U.S. and allied cybersecurity agencies published new security guidance on accessing, monitoring, and managing the risks of agentic AI systems.
The Cybersecurity and Infrastructure Security Agency (CISA), the National Security Agency (NSA), the Australian Cyber Security Centre (ACSC), and other international partners, released joint guidance detailing how organizations should secure current deployments and defend against future threats as agentic systems become more capable and widely used.
Best Practices For Securing Agentic AI Systems
Agentic AI models are more autonomous, work more freely in and across systems, and evolve faster, making them particularly vulnerable to cyber risks. Managing these risks requires addressing the design, development, deployment, and operation of agentic AI systems. The guidance recommends the following best practices:
Limit access and actions. This includes enforcing least-privilege access, where agents have only the minimal permissions required to complete specific tasks. Broad or persistent access to systems, data, or tools is discouraged due to the risk of misuse or compromise.
Execute strong identity and authentication controls. Clearly define agent identities, enforce strict credential management, and ensure that access to external tools or internal systems is verified and logged.
Monitor and track agents. Monitor and log agent actions, inputs, outputs, and system interactions in detail. Continuously review logs to detect anomalies, unintended behavior, or signs of compromise.
Intentionally limit agent capabilities. This includes limiting the scope of tasks agents can perform, restricting their ability to execute high-impact actions, and, where possible, isolating them from critical systems.
Ensure human oversight over critical systems and data. Humans should be involved in approving and/or supervising sensitive actions, particularly those affecting critical infrastructure, financial systems, or regulated data.
Implement secure integration with external tools and services. Agentic systems often rely on APIs or third-party platforms, which introduces additional risk. Organizations should validate these connections, enforce access controls, and monitor interactions closely.
Defending Against Future Risks
The guidance recommends three actions organizations need to take to adapt to evolving agentic AI threats: greater coordination among parties that use and are affected by agentic AI, focused agentic-specific testing, and cross-platform monitoring and adaptation.

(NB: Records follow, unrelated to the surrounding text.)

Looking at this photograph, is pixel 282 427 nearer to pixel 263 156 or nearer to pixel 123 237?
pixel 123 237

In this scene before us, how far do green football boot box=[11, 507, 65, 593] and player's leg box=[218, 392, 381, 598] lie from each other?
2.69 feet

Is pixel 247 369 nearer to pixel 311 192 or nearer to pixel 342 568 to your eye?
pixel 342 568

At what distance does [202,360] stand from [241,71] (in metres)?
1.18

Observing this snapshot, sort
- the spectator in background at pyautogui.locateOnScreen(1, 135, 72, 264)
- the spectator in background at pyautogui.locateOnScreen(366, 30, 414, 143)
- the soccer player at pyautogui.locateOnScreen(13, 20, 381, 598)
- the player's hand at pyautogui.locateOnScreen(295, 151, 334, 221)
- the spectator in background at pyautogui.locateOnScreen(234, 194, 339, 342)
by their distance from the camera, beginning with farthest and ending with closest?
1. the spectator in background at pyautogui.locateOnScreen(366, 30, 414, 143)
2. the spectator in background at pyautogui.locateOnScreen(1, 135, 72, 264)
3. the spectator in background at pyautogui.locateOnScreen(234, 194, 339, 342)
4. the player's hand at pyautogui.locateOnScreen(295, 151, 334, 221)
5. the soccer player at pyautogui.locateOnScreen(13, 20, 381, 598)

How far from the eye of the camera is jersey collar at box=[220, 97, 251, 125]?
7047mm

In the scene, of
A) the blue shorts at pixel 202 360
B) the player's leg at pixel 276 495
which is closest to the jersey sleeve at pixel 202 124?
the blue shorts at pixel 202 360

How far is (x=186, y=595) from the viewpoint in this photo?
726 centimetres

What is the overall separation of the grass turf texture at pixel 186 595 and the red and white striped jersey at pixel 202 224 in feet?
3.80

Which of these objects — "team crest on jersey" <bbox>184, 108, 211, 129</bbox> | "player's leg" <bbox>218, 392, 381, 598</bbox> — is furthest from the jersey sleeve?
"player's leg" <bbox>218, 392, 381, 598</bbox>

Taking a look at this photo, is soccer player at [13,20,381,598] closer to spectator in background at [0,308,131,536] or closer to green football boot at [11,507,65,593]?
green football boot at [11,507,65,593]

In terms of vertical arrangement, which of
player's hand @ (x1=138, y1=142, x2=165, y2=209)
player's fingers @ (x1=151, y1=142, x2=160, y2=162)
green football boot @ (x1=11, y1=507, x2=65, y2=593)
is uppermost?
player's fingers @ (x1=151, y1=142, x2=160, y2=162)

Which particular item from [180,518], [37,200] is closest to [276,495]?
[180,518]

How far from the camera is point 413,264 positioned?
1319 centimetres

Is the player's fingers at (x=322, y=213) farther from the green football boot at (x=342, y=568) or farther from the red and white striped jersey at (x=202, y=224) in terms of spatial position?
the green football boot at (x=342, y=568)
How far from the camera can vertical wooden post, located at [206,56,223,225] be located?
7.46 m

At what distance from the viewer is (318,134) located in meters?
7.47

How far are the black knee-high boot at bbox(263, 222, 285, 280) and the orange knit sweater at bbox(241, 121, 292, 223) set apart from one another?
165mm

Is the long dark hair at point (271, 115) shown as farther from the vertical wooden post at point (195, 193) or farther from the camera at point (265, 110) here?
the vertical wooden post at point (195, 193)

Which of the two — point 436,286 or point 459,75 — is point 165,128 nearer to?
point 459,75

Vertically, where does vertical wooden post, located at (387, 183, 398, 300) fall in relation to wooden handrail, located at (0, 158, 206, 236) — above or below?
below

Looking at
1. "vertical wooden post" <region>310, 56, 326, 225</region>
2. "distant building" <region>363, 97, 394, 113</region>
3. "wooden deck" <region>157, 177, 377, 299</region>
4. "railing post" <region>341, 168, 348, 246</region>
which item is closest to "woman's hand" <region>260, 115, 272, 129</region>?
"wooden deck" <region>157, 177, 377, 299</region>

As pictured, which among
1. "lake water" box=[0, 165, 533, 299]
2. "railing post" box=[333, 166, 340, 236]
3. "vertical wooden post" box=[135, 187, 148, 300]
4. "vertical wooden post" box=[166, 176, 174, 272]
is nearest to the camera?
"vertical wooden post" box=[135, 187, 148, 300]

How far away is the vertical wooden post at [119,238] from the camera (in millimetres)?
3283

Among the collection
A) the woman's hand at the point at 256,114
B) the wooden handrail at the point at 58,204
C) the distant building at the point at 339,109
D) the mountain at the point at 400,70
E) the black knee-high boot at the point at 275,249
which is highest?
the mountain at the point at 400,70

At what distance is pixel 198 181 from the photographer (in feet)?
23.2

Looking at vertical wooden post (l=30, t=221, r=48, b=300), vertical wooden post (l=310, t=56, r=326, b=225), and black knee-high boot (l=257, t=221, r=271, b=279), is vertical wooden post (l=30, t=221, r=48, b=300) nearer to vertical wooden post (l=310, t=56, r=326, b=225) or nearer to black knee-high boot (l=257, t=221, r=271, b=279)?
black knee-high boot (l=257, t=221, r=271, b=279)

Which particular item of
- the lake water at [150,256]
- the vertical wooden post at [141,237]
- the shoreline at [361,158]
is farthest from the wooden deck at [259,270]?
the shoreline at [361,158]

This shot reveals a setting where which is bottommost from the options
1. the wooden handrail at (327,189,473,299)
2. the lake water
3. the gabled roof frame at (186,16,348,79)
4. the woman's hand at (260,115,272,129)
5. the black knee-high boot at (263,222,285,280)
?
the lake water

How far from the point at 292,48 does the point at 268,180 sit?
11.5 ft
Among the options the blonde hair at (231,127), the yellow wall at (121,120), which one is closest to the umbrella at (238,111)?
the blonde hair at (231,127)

Better coordination. The guidance recommends stronger coordination between security practitioners, researchers, major AI developers, and government organizations. The goal is to compile and maintain threat information on agentic AI systems, track malicious techniques, and improve shared threat prevention models.
More agent-specific testing. Existing evaluation methods may not reflect real-world deployment conditions, leaving security weaknesses undetected. Agencies recommend developing stronger evaluation methods, creating benchmark datasets for realistic use cases, using test results to identify failure points, and sharing findings across the field as per above.
Broader system-level analysis. Because agentic AI systems combine models, humans, tools, guardrails, datasets, and hardware, risks may arise from how these parts interact, not just from a single weak component. The guidance recommends using system-theoretic methods, including System Theoretic Process Analysis and Causal Analysis using System Theory, to identify security issues, assess mission risk, investigate incidents, and improve risk management across entire systems.